The SEC will also continue to hammer home the importance to investors of performing background checks on all their financial professionals, he added.

“A question we should be continuously asking is: Are there opportunities to deter, mitigate or eliminate wrongdoing before an enforcement action becomes necessary?” Clayton said.

The SEC chairman also vowed to streamline the agency’s agenda—both in the short term and in its five-year plan—to focus on a lack of transparency. “Looking back at enforcement actions, a common theme emerges—where opacity exists, bad behavior tends to follow,” he said.

Advisors’ fee disclosures will also continue to be a hot button issue for regulators, he added.

“A narrative that flows throughout the commission’s inspection and enforcement programs is complex, obscure, or hidden fees and expenses that can harm investors. For example, some firms may invest clients’ money in a mutual fund share class that charges a 12b-1 fee when a lower-cost share class of the same fund is available, or advisors may improperly choose to use fund assets to pay expenses that should be paid by the firm.”

The SEC is also looking hard at instances where brokers charge fees that are designed to cover the costs of services provided while also marking up the prices of securities to earn a profit that is not disclosed.

“I expect that our Enforcement Division will continue to be active in pursuing cases where hidden or inappropriate fees are at issue, but we also are exploring whether more can be done to clarify fee disclosures made to retail investors, and thereby deter and reduce the opportunities for misbehavior,” Clayton said.

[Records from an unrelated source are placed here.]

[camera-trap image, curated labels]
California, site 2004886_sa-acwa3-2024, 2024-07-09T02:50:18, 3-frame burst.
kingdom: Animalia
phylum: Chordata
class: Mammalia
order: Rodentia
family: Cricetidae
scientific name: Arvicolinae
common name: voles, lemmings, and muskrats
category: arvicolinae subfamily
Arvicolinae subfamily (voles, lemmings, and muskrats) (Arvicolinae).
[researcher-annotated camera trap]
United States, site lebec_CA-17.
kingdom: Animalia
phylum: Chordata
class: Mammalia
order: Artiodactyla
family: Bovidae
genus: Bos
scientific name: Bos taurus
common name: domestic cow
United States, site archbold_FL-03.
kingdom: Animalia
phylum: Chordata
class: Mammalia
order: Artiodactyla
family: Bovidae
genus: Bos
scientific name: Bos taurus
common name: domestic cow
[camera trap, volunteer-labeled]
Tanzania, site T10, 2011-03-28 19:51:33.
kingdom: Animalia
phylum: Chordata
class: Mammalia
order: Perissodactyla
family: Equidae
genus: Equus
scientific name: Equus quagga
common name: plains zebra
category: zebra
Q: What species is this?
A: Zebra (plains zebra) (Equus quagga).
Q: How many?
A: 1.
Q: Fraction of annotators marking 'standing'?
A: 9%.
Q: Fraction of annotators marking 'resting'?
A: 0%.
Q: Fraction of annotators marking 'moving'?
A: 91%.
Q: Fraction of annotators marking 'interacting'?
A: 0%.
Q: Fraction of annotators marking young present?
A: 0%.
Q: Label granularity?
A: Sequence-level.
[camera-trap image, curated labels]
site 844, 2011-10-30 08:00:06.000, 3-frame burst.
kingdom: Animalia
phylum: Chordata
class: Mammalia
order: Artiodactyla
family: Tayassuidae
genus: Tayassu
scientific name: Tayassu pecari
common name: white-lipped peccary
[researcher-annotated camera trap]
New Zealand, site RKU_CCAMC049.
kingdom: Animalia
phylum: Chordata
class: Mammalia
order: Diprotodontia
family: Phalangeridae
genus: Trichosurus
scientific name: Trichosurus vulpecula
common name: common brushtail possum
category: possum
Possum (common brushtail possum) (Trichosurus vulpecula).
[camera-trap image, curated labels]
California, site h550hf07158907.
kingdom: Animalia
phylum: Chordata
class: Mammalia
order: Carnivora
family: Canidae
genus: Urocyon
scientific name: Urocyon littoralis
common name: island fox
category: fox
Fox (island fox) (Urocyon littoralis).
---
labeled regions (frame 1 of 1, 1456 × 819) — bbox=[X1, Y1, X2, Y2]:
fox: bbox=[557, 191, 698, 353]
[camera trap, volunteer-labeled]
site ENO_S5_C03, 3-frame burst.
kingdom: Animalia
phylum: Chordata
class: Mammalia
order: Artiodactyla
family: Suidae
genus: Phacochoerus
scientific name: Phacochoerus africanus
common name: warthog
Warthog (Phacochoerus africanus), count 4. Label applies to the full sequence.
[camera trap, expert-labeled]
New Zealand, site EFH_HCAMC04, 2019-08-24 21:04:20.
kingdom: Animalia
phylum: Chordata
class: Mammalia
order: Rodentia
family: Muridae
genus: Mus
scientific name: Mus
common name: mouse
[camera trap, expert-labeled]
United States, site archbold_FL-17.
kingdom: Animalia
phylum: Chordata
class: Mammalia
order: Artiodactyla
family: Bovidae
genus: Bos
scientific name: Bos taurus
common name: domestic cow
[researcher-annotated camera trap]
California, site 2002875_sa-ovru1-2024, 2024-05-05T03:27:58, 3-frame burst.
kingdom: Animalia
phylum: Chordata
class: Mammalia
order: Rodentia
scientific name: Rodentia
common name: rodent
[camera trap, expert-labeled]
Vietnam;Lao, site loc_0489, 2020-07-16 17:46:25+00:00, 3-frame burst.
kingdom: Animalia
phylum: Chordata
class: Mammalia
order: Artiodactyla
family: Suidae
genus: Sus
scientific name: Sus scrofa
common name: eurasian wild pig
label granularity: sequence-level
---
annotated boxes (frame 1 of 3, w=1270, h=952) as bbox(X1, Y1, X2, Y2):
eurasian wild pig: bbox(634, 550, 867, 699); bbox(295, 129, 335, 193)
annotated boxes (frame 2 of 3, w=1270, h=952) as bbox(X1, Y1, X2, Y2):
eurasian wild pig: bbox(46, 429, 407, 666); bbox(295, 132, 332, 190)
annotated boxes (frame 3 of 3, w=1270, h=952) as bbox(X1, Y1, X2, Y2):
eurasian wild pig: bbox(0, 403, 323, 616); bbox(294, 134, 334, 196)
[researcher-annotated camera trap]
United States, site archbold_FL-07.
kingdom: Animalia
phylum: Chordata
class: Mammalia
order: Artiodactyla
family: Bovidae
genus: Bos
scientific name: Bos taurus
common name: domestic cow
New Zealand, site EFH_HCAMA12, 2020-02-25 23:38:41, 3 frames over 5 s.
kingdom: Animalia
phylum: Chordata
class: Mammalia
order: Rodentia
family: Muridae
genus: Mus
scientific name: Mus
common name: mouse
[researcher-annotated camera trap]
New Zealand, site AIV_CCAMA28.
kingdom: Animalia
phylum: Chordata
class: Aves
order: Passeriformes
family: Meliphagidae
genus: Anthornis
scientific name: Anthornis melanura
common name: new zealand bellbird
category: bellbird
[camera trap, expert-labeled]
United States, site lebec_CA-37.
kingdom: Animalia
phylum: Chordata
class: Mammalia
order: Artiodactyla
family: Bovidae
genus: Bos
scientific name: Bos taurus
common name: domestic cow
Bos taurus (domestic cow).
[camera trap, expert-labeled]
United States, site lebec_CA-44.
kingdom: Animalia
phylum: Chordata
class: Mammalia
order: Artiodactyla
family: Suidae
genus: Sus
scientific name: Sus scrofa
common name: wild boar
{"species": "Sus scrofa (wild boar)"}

As part of his efforts to empower retail investors, he said he plans to give Main Street investors a much more prominent seat at the shareholder table. “I have become increasingly concerned that the voices of long-term retail investors may be underrepresented or selectively represented,” he said.

The SEC staff estimates that almost 79% of Russell 1000 companies are owned by retail investors, either directly or indirectly through mutual funds, pensions or other employer-sponsored funds, or through accounts with investment advisors (if foreign ownership is excluded).

That makes it that much more important for investment advisors to vote proxies according to their investors’ best interests, Clayton said.

“A majority of Main Street America’s dollars are invested in vehicles where the investor—the person with their money at risk—is not the voting shareholder,” he said. “Often, voting power rests in the hands of investment advisors who owe a duty to vote proxies in a manner consistent with the best interests of the fund and its shareholders. A question I have is: Are voting decisions maximizing the funds’ value for those shareholders?”

Even in situations where voting power is held by or passed through to Main Street investors, it is noteworthy that, according to SEC data, participation rates in the proxy process are low. In the 2017 proxy season, retail shareholders beneficially owned 30% of the shares in U.S. public companies; however, only 29% of those shares voted.

“This may be a signal that our proxy process is too cumbersome for retail investors and needs updating,” Clayton said.

He said the agency is also interested in facilitating ways that disparate shareholders can find common ground for reconciling their goals and building consensus using shareholder proposals.  

“History has shown that shareholder proposals can gain traction and lead to corporate governance changes that better track the long-term interests of Main Street investors,” Clayton said.